Seuchenprävention gegen Tierwohl
„Es ist eine große Herausforderung, den bestehenden Auflagen der einzelnen Veterinärämter und den Vorgaben zur Seuchenprävention als auch dem Tierwohl gerecht zu werden“, schreibt er in einer Mitteilung. Außerdem sei dies aus artenschutzrechtlichen Gründen bedenklich. Steenken: „Es werden nun von den Erhaltungszüchtern provisorische Unterbringungen errichtet, um den Tieren, die den Freilauf gewohnt sind, möglichst viel Platz zu verschaffen. Die Aufstallung belastet die Tiere nicht nur, sondern optimiert die Bedingungen für Krankheitserreger.“
Ohne finanzielle Unterstützung könnten Privatzüchter diese Umbaumaßnahmen kaum realisieren. Deshalb seien auch finanzielle Hilfeleistungen für Stall- und Volierenumbauten für Geflügelzüchter erforderlich. Diese dürfen aber nicht gegen das Baurecht verstoßen. Die Mitglieder des Auricher Rassegeflügelzuchtvereins haben laut Birck glücklicherweise die Möglichkeit, die Tiere in großen Ställen unterzubringen. „Aber glücklich sind die Tiere nicht. Damit müssen wir nun leben“, sagt Birck. Es sei auch nicht gerade günstig, den Vorgaben des Landkreises und dem Tierwohl entgegenzukommen wie zum Beispiel beim Bau einer Voliere. „Es gibt Möglichkeiten, finanzielle Unterstützung vom Landkreis zu bekommen. Noch brauchen wir aber keine und konnten uns alle gegenseitig helfen“, sagt Birck.
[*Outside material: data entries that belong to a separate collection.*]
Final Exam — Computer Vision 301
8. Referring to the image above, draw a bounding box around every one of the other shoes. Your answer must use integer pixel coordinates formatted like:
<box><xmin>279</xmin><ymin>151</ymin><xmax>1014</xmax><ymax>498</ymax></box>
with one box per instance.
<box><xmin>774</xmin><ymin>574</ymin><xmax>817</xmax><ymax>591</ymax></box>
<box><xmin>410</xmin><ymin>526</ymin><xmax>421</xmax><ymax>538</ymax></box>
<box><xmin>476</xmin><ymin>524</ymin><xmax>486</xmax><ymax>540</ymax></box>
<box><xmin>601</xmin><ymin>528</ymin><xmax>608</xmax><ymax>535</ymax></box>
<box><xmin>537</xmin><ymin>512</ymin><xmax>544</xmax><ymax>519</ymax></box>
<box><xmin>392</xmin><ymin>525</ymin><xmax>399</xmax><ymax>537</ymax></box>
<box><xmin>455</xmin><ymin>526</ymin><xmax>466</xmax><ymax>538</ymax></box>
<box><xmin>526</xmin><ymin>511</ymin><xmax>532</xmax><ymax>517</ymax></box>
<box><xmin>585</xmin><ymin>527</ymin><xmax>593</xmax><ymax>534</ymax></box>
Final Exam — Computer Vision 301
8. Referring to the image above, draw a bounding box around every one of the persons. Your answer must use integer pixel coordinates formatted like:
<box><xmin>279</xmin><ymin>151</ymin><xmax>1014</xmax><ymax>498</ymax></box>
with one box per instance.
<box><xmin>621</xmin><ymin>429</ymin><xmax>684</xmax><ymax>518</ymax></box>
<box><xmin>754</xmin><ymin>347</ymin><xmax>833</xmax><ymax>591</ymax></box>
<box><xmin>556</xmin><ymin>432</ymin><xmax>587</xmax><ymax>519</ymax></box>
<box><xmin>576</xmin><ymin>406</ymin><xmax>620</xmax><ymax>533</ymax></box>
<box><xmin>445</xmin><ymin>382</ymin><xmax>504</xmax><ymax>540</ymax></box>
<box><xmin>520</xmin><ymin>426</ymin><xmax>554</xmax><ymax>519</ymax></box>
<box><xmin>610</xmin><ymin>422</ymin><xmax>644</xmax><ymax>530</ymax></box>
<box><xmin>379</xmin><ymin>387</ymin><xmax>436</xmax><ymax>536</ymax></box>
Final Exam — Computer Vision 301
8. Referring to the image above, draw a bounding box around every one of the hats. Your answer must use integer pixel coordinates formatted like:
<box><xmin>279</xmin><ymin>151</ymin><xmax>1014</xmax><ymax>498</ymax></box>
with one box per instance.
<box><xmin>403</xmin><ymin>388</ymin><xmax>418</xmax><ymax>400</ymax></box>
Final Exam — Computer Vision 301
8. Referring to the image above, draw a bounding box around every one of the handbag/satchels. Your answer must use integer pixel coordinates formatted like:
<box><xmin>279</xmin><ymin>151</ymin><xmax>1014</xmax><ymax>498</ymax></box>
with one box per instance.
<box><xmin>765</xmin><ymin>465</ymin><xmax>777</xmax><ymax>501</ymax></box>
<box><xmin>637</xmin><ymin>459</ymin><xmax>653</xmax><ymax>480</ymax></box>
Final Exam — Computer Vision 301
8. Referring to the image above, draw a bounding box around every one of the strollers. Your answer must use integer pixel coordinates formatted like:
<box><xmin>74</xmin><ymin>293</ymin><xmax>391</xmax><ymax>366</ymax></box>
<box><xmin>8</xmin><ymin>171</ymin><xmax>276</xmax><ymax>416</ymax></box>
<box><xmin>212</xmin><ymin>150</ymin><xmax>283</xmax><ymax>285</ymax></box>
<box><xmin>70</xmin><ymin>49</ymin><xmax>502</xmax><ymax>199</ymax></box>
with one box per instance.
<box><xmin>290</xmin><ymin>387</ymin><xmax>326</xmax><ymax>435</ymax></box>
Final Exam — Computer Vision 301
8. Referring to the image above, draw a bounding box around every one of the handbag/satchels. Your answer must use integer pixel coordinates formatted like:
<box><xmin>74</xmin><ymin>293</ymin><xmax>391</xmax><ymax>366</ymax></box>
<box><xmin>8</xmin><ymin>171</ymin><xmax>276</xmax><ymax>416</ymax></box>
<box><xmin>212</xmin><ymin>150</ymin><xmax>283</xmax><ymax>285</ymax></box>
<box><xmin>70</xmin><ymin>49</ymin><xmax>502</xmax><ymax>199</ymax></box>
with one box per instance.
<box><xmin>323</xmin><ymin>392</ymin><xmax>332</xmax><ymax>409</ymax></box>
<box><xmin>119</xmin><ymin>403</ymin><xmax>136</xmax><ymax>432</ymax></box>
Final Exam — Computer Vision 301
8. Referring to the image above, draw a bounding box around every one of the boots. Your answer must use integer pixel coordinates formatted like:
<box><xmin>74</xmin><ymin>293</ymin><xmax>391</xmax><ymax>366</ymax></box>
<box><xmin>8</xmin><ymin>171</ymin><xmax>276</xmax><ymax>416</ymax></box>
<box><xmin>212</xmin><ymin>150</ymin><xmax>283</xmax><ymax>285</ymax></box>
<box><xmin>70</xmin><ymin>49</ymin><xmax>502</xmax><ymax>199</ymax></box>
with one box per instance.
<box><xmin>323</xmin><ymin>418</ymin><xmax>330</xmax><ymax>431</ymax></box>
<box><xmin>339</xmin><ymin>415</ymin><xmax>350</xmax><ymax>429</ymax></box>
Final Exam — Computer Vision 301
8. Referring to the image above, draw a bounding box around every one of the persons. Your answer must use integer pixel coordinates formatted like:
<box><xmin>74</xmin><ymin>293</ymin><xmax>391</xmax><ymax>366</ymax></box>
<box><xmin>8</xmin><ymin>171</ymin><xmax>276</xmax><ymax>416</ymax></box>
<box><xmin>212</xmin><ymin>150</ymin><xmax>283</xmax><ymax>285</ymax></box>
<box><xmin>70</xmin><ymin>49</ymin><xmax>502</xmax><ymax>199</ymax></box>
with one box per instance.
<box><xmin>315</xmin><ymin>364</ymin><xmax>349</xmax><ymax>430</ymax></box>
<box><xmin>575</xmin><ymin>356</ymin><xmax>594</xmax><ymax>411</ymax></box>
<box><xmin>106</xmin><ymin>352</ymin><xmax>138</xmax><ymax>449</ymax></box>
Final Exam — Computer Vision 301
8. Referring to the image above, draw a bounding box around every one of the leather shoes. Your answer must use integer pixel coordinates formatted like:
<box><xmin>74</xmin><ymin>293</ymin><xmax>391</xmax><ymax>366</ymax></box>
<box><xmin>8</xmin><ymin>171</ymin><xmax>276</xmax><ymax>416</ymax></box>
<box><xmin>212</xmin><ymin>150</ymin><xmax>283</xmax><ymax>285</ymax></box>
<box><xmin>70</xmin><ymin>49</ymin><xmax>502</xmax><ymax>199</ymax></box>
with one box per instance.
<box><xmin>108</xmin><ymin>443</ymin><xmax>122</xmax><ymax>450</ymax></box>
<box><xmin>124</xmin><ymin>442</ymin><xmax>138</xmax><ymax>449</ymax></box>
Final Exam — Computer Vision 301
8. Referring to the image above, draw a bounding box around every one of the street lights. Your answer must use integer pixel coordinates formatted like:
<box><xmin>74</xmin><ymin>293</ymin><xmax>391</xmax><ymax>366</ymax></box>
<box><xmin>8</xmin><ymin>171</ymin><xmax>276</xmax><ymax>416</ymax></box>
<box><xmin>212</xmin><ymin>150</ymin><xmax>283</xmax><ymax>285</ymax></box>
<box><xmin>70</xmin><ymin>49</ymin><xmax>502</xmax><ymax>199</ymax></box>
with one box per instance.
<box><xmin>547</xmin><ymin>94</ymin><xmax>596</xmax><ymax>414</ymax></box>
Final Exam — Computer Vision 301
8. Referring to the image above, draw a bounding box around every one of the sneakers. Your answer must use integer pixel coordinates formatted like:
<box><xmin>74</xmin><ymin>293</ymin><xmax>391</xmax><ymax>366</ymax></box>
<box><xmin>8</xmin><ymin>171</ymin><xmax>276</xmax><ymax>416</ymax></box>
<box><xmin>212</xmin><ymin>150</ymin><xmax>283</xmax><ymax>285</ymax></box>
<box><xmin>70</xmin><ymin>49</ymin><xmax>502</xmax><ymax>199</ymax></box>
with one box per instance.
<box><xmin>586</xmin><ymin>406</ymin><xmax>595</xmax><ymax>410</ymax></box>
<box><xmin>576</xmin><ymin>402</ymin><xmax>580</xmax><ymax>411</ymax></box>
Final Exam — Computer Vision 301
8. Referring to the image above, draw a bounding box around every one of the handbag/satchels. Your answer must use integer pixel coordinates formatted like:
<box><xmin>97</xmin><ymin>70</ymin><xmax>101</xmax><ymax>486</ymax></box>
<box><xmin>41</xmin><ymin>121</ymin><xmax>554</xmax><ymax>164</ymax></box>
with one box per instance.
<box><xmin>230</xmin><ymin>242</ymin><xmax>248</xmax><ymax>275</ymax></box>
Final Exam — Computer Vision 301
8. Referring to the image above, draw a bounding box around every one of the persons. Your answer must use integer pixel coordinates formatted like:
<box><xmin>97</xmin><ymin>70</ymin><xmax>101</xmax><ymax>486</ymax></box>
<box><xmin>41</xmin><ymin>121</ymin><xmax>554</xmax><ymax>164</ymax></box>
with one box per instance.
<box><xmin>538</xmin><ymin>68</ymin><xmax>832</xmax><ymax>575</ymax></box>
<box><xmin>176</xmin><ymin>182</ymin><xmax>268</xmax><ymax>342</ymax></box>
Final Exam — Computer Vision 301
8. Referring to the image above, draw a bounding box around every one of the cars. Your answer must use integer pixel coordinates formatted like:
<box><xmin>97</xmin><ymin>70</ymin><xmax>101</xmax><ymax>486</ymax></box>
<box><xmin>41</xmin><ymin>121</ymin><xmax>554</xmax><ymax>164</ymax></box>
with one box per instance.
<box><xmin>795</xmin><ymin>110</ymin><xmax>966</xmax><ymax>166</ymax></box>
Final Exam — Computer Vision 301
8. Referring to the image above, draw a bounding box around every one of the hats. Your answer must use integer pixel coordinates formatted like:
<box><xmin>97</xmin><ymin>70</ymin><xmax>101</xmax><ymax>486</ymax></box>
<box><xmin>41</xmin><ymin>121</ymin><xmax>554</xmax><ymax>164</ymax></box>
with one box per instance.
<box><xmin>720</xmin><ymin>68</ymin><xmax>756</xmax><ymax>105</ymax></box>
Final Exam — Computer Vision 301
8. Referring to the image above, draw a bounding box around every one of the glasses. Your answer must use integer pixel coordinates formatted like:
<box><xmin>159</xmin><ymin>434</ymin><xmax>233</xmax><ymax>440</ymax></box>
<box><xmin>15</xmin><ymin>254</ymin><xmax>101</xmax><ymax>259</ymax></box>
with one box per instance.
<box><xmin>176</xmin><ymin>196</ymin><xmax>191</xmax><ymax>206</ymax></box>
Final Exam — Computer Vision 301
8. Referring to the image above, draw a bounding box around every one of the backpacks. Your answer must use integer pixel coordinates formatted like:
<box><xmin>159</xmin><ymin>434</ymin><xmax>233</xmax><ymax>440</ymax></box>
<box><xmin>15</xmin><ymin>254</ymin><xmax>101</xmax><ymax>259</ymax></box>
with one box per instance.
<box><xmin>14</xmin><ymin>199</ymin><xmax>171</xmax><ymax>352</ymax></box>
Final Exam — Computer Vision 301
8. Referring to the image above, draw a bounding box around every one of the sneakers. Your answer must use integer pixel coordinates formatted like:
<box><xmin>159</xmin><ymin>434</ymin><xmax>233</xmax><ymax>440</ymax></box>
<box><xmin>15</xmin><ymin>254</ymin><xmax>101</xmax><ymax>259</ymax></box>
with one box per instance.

Noch kein Ende der Aufstallpflicht in Sicht
Neben der Geflügelpest und den damit verbundenen Auflagen habe aber auch die Corona-Krise bereits viele ehrenamtliche Vereine, die einen großen Beitrag zum Erhalt alter Rassen leisten, schwer zugesetzt. „Dabei ist das Interesse nach eigenen Hühnern in den letzten Jahren durchaus gestiegen. Sie sind in der Pandemiezeit eine willkommene Abwechselung“, stellt der Verbandsvorsitzende fest.
Im Landkreis Aurich hat es in diesem Jahr außer dem aktuellen Fall in Ihlow einen weiteren Ausbruch der Geflügelpest im Februar gegeben, teilt Kreissprecher Müller-Gummels auf Anfrage mit. Betroffen sei damals eine Geflügelhaltung mit 12.000 Legehennen in der Samtgemeinde Brookmerland gewesen. Im Jahr 2020 gab es ebenfalls zwei Ausbrüche in Geflügelhaltungen im Kreisgebiet. Wie lange die erneute Aufstallpflicht andauert, wisse man noch nicht. „Das muss das Veterinäramt angeben“, sagt Müller-Gummels.